On the women’s side, sophomore Satin Holmes, sophomore Molly Scarpello, junior Cynthia John-Ogam and senior Taryn Prutsman collectively took first place in the 4x100 meter relay. Prutsman also took fourth place in both the 100-meter dash and 200-meter dash. Three of the top 10 finishers for the 3k meter steeplechase were Golden Eagles as well, including freshman Makenna Bleier in seventh, senior Lauren Bates in eighth and sophomore Megan McIntyre in ninth. 

As for field events, the Golden Eagles took third and eighth in long jump, with junior Lisa Huynh and junior Kathleen Iriwin placing respectively. Senior Victoire Kothor continued to dominate the shot put coming off of the indoor track and field season, throwing another first place shot. Junior Claire Fisher also finished second in the pole vault with a height of 3.37 meters.

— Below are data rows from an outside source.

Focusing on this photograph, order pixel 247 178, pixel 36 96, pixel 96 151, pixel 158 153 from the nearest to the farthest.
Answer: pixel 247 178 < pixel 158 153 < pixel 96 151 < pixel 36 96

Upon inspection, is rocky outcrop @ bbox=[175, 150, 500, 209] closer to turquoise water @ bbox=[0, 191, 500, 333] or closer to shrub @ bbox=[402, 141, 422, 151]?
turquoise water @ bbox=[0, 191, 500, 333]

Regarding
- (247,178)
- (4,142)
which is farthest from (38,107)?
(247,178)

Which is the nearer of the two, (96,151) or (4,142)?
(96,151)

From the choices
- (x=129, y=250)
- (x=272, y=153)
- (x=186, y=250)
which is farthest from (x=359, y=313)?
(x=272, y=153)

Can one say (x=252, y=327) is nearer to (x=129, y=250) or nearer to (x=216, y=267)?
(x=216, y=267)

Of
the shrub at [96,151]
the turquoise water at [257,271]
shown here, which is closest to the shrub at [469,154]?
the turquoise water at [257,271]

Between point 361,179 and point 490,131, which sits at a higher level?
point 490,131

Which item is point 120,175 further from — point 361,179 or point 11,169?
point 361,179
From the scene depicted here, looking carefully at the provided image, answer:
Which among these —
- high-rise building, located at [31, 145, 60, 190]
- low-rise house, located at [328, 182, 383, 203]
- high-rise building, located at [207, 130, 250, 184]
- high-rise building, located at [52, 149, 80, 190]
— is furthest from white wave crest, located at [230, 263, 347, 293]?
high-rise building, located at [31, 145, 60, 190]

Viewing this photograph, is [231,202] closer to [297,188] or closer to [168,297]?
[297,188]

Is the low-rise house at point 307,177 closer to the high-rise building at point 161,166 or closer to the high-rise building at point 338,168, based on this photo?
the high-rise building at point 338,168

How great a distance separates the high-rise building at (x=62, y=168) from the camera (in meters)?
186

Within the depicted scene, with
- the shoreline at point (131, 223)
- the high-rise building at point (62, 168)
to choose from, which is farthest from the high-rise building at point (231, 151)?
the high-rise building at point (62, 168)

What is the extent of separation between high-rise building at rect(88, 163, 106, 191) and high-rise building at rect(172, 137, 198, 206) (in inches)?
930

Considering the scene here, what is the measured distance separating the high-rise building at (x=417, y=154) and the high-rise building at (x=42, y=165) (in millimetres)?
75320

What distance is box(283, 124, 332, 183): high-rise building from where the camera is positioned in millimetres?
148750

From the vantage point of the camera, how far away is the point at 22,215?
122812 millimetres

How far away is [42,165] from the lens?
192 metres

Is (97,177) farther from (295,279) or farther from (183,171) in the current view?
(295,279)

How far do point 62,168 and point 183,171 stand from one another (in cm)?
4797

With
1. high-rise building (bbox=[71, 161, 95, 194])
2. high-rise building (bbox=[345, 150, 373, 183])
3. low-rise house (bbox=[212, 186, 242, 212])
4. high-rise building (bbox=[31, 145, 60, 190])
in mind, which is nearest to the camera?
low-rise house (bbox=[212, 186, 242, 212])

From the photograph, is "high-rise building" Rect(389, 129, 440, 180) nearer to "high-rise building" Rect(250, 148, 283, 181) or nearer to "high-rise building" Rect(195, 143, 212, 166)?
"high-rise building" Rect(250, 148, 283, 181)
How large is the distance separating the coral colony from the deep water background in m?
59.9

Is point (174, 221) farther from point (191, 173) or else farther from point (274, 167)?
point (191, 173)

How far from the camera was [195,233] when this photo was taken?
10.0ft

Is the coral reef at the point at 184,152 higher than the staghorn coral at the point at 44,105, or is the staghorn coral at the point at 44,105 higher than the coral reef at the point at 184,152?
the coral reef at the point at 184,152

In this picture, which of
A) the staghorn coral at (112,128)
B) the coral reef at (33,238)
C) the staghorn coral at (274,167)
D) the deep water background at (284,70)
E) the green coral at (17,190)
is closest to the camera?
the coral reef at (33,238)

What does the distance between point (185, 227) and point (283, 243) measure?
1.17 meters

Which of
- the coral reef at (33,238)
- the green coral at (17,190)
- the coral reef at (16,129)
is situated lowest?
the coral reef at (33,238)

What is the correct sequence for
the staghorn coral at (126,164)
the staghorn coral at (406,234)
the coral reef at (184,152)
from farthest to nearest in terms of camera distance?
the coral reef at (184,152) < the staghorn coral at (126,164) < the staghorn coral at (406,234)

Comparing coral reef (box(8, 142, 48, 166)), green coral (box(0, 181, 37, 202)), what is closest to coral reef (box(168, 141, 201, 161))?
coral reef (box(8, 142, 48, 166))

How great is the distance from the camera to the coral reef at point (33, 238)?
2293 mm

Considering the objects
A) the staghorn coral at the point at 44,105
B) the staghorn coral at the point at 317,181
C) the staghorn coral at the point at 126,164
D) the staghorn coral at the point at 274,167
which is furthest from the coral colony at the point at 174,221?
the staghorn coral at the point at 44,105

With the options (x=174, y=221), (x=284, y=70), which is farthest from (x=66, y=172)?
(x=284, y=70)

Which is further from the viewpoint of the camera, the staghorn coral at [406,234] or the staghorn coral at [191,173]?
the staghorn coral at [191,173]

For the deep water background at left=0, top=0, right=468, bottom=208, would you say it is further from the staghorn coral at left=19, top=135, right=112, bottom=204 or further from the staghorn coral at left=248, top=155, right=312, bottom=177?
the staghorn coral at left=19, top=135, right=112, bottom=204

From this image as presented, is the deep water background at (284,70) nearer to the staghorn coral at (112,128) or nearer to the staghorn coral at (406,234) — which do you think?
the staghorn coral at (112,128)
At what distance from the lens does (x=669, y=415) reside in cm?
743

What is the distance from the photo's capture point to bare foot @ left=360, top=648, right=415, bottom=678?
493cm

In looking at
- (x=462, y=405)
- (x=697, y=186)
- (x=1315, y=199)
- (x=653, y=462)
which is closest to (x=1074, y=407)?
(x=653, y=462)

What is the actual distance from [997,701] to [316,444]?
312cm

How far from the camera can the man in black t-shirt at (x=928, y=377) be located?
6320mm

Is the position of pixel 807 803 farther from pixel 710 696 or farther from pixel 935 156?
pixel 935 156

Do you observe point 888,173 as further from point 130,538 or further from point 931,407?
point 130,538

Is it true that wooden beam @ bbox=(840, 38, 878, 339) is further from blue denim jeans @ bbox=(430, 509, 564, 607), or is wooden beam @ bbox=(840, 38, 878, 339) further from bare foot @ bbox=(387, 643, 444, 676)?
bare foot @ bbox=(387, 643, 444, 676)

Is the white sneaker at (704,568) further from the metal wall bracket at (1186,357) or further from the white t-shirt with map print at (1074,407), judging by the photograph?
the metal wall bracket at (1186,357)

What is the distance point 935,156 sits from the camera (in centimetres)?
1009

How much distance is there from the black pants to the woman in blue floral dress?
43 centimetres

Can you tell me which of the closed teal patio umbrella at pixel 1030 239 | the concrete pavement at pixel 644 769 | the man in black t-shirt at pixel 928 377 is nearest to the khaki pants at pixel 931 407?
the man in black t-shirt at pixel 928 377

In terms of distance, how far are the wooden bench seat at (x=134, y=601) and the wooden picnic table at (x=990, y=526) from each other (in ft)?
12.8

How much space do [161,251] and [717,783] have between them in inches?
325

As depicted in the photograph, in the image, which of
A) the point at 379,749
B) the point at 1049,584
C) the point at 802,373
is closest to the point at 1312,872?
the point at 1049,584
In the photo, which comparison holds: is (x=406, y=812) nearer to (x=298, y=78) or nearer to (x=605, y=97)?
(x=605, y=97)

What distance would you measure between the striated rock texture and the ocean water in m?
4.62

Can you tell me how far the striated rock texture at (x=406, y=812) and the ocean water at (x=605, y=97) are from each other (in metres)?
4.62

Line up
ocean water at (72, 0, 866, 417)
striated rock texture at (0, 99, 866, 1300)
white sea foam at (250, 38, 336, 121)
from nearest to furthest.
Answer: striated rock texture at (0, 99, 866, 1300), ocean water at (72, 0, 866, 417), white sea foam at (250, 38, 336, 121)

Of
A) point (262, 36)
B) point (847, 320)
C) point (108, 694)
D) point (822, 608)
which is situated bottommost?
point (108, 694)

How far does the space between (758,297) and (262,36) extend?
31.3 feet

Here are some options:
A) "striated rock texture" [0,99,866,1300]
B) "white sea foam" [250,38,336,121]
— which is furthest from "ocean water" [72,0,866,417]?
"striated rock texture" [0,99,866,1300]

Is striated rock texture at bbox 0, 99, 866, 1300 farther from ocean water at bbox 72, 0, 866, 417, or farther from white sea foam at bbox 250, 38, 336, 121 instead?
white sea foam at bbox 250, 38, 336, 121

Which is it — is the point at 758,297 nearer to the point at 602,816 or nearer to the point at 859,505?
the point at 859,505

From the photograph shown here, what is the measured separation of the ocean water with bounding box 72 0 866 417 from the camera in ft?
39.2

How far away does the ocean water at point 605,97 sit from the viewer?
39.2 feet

For the men, three finished in the top five of the 10k meter run. Junior Andrew Davis took first, freshman Gerard Connelly took fourth and junior Dylan Brickner took fifth in the race. Freshman Rutchlor Louis was another top finisher for the Golden Eagles, taking home first in the long jump event. Freshman Liam Mooney earned fourth in the high jump with a leap of 1.81 meters. For shot put, freshman Anthony De Young placed first with a throw of 15.11 meters and sophomore Christian Johnson placed fifth with a 14.15 meter throw. 

Track and field is a unique sport in the college, as many of the athletes go directly from indoor season to outdoor. In fact, March 9 marked the last day of indoor track with the NCAA Championships. With the transition being so close, a mental transition needs to be made, mainly to adapt to the sporadic Western New York weather. 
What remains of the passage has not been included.